Feed the skin you're in
Slathering on sunscreen every two hours will keep your skin protected from the sun’s harmful rays, but taking care of your skin is, well, more than skin deep. It’s an inside job – and determined, in part, by what you eat. If you keep your bathroom shelves stocked with fancy face creams and miracle makeup, you owe it to yourself to give nature’s bounty a fair shake, as well, by stocking your fridge and pantry shelves with these skin-enriching ingredients:
- Tomatoes. If you must have color, get it from this red-hued beauty, and not from the harsh rays of the sun. Tomatoes contain lycopene, a phytochemical that helps fend off free radicals, the skin-aging molecules that form when you spend too much time in the sun. If you don’t enjoy your tomatoes straight from the vine, cook some up in your favorite soup or stew, or enjoy them crushed with a garnish of basil over your favorite summer pasta dish. Cooking concentrates the lycopene, so pour on the pasta sauce. Not a tomato person? Cut yourself a slice of watermelon and enjoy a burst of beneficial lycopene.
- Flax seeds. Packed with omega-3 fatty acids, these seeds can help reduce skin inflammation and redness, and they also help keep skin hydrated. Be sure to use seeds, not oil, for maximum benefits. To release the omega-3s inside the seeds, grind them in a coffee grinder before you eat them, or you can buy pre-ground flax meal. Don’t know where to sprinkle your flax seed or flax meal? Start with breakfast. One to two tablespoons in your oatmeal or mixed in with yogurt and fruit is all you need. Ground flax seed can go virtually undetected in smoothies, soups and sauces, and also makes a healthy addition to meatloaf or baked goods such as muffins and quick breads.
- Dark chocolate. Dark chocolate – typically, with more than 70 percent cocoa content – contains flavanols, the main type of flavonoid in cocoa. Flavanols have antioxidant qualities that can help diminish skin roughness and protect against sun damage by reducing sun sensitivity. A couple of ounces of a dark chocolate bar or a spoonful or two of cocoa powder (non-Dutch processed) daily is all you need to reap the benefits. How sweet is that?

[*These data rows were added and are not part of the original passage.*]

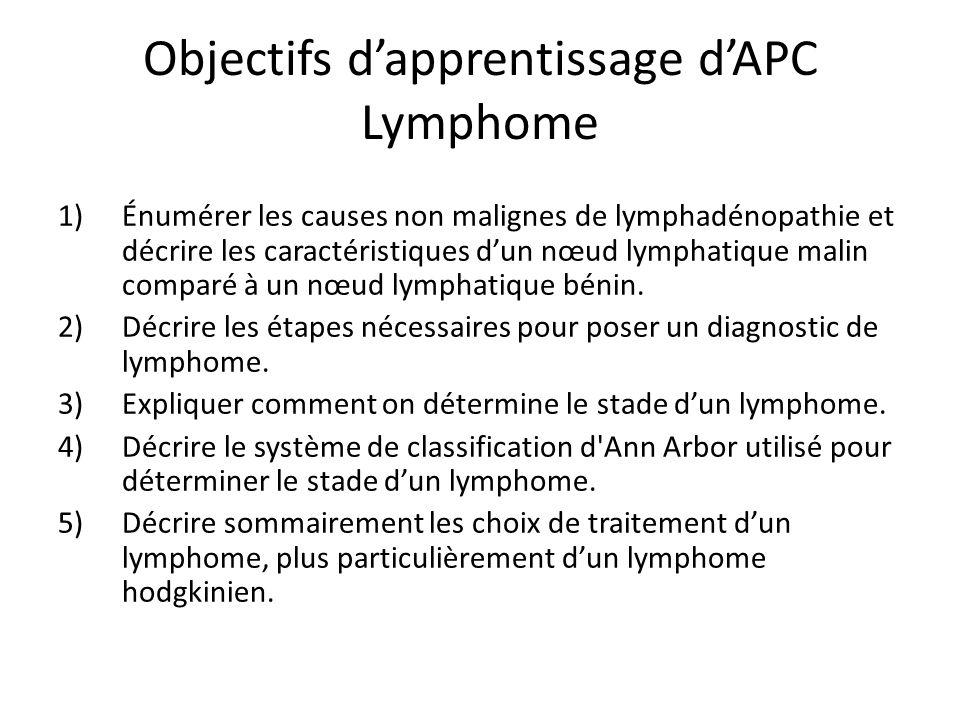 Objectifs d'apprentissage d'APC Lymphome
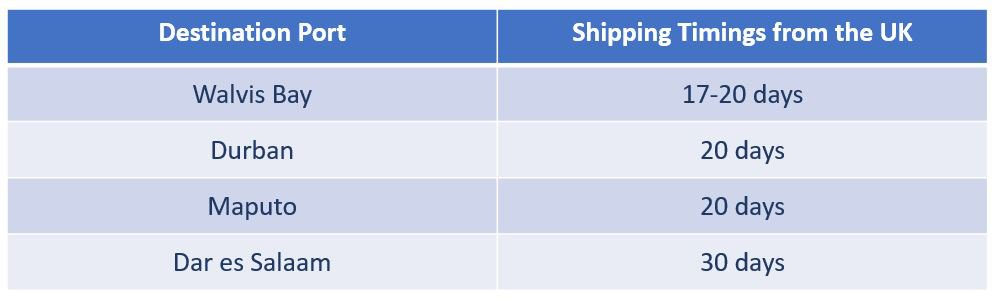 Shipping timings from the UK to Zimbabwe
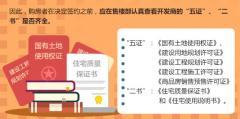 张家口置业指南:哪些是楼盘的五证?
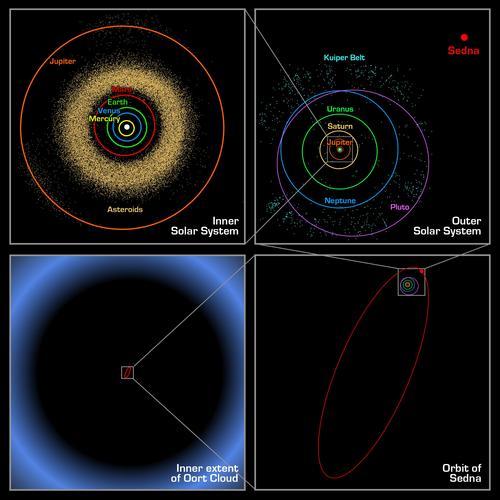 i-1c9073ebbb4c70fff281a058f4536336-Oort_cloud_Sedna_orbit-thumb-500x499.jpg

- Canned tuna. Hello, selenium! Tuna is loaded with this mineral, which helps preserve elastin, whose job (as it sounds) is to maintain skin’s elasticity. Selenium also helps reduce damage from the sun, and may even help prevent skin cancer. So the next time you have a hankering for tuna salad, go for it – your skin will thank you.
- Sweet potatoes. These orange-fleshed tubers are loaded with vitamin C, which stimulates production of collagen. What is collagen, and why should you care? Think of it as the underpinning of your skin – the cellular scaffolding that gives your skin its bounce and texture. When collagen breaks down, so does your skin: it sags and wrinkles. Sweet potatoes also are rich in beta-carotene, a carotenoid that converts to vitamin A, which is essential for cell production – including skin cell production. Some say carotenoids can even help boost your rosy glow. If you’re not sweet on these tubers, try carrots, mangoes and apricots (dried or fresh).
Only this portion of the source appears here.